[Records from a collection]
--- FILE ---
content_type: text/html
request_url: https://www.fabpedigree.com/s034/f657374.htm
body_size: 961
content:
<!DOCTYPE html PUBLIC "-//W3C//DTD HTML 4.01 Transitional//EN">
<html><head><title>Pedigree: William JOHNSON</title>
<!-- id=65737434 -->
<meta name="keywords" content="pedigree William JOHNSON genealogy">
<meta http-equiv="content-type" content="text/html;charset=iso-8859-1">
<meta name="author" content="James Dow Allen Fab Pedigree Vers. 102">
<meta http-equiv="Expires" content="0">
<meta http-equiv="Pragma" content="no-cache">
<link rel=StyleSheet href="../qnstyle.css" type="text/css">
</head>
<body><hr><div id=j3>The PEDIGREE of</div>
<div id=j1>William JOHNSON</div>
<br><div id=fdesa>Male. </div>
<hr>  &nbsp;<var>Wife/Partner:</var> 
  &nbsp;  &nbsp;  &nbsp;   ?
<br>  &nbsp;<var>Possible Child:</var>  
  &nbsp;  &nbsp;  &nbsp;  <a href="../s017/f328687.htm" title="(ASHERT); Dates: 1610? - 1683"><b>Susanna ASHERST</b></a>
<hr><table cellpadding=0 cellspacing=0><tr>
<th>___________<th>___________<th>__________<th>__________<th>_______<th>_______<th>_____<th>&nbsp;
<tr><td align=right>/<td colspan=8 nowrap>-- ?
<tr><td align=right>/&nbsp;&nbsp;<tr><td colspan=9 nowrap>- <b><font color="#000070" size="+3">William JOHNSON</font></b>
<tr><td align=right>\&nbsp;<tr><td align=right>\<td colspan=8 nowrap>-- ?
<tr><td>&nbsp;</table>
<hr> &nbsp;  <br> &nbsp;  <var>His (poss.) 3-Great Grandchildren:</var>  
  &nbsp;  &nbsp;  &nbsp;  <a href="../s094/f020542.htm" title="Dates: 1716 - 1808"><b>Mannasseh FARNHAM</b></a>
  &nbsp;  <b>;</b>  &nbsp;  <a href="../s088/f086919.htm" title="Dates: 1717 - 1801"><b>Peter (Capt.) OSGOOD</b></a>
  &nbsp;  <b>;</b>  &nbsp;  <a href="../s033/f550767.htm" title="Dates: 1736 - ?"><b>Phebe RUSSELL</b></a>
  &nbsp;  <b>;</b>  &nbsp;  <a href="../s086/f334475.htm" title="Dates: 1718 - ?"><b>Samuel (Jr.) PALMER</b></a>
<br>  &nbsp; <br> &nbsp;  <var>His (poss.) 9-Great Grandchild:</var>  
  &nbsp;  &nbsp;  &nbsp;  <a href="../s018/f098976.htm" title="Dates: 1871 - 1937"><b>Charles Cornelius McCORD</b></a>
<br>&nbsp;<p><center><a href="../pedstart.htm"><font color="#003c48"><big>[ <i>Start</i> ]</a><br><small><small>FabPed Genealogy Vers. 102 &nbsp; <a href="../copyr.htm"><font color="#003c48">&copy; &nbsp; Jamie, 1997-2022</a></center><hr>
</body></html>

### PROBLEM
For the word "table", find every line in the data that holds it and copy that line.

### WORKED SOLUTION
<hr><table cellpadding=0 cellspacing=0><tr>
<tr><td>&nbsp;</table>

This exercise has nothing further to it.